De-duplicate the provided dataset
Records will be considered duplicates if they meet all of the following conditions:
a. Last Name exact match
b. First Name fuzzy / similar match (points for creativity here)
c. Any exact match of one or more of the following:
1. Email Address
2. Full mailing Address
3. Phone Number
Once the ?? number of duplicate records are identified, they need to be merged into a single record per group, and the data merged in such a way that we have the most complete set of attributes as possible.
Example: a. If two duplicate records share an email address, but only one has a full mailing address, the resultant merged record should have both the email and the mailing address.
b.
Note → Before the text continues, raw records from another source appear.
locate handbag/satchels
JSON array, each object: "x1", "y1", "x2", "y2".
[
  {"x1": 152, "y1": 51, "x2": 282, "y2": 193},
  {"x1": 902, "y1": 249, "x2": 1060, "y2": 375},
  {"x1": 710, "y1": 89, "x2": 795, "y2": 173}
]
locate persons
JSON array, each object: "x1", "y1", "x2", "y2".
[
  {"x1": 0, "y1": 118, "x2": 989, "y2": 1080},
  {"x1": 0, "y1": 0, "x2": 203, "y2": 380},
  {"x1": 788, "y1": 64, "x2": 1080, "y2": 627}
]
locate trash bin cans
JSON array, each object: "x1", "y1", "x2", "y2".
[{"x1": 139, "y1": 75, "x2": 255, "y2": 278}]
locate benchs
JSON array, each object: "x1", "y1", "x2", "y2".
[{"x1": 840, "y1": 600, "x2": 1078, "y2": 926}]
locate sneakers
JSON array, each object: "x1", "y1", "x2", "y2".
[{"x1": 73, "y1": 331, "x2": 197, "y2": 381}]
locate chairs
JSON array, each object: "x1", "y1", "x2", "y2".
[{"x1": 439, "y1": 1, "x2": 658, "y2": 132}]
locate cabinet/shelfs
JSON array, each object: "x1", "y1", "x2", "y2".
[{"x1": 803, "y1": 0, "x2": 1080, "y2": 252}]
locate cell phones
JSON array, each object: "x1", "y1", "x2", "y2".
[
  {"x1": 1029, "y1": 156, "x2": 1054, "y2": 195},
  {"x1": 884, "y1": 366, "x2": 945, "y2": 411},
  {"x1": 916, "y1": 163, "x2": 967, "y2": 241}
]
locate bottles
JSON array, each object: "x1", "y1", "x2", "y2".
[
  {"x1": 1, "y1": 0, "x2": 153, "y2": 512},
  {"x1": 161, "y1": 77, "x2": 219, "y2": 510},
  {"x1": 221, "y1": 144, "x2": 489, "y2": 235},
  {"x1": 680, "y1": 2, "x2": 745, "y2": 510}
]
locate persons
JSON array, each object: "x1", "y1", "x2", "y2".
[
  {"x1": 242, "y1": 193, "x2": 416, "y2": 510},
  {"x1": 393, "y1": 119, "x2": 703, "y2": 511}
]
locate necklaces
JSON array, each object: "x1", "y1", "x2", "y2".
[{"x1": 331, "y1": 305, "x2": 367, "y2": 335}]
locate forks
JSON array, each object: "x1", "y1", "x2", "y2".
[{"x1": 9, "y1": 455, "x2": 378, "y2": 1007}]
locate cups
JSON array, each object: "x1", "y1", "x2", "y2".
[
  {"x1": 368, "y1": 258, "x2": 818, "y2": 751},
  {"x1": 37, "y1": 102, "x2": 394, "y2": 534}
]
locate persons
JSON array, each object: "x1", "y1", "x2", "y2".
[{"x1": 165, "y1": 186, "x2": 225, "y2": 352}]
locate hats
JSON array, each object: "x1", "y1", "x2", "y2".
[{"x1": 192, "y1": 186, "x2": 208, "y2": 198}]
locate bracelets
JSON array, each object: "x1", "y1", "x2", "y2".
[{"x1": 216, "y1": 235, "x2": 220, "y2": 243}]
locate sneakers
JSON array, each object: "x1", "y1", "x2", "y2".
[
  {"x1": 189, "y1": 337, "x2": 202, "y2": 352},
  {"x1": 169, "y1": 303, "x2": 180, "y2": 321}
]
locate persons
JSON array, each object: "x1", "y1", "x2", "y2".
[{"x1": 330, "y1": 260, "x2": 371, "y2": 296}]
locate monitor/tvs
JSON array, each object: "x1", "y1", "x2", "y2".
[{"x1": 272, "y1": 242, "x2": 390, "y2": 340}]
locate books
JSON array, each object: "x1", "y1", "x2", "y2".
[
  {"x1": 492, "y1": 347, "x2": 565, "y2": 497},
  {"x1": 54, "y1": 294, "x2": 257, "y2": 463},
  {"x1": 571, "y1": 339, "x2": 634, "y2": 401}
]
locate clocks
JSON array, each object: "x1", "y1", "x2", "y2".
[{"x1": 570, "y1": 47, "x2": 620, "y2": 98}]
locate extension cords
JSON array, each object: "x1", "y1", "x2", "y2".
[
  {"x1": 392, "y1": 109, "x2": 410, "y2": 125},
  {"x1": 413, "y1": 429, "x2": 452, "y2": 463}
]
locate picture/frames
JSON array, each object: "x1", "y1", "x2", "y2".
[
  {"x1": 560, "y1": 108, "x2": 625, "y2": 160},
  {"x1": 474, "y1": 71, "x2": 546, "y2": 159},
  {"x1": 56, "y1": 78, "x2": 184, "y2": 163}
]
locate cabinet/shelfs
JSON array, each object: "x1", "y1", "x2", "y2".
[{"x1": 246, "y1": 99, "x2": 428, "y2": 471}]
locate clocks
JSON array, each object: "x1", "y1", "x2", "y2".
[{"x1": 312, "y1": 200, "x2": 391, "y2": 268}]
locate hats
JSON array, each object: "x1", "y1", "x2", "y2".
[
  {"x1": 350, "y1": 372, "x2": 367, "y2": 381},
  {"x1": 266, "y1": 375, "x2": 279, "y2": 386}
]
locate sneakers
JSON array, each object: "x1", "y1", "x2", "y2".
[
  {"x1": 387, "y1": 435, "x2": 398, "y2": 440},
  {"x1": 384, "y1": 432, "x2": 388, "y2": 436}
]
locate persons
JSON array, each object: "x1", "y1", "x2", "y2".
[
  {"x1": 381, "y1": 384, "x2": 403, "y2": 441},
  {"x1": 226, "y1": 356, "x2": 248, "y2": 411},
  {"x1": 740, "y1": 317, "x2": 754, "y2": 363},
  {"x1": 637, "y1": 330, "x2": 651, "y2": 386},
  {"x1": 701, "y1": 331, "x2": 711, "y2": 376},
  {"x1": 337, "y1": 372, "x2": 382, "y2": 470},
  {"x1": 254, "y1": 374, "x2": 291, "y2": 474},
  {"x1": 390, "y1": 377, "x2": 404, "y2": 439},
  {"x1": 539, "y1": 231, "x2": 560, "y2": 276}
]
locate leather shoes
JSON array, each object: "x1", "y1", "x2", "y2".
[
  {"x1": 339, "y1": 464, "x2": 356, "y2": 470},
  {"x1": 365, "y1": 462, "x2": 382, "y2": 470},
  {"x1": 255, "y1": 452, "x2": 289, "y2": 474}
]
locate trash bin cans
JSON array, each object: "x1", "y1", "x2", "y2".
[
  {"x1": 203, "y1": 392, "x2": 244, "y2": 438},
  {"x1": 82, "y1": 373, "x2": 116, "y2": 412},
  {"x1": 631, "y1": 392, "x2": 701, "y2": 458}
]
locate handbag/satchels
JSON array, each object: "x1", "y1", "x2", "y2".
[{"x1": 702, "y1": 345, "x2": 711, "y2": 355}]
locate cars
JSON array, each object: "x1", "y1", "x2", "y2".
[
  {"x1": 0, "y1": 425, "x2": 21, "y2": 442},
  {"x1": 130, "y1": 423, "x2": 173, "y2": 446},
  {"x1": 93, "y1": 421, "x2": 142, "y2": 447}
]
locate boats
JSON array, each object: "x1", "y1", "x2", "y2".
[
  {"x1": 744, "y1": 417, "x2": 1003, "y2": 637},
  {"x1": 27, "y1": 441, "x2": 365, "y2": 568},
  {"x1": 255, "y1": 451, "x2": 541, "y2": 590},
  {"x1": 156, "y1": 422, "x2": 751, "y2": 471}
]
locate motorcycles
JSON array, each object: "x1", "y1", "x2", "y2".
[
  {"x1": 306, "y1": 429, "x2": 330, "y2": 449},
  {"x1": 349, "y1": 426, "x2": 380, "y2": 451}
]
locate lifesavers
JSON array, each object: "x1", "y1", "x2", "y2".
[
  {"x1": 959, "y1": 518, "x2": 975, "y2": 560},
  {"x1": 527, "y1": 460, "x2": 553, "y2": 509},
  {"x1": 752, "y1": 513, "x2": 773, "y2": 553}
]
If two duplicate records have different values for one of the following, the merged record should use the more recent attribute as identified by the ModifiedOn and/or CreatedOn timestamp values
First Name
Email Address
Full Mailing Address
Phone Number
The resulting de-duplicated “Master” record needs to be appended to the source dataset, given a unique integer ID (you can seed this however you like), and then that new identifier assigned as the ParentID of the child duplicated source records.
Save and return the (now larger) dataset as a .csv file
The csv file with initial data hasthe below columns :
ID CreatedOn ModifiedOn Customer_LastName Customer_FirstName Customer_AddressLine1 Customer_City Customer_State Customer_Zip Customer_HomePhone Customer_InternetEmail
What I have tried:
> Tried parsing the csv file which contains the data into data table and filtered based on the requirements.
> Tried importing data to SQL and using the ADO.net to filter out the queries.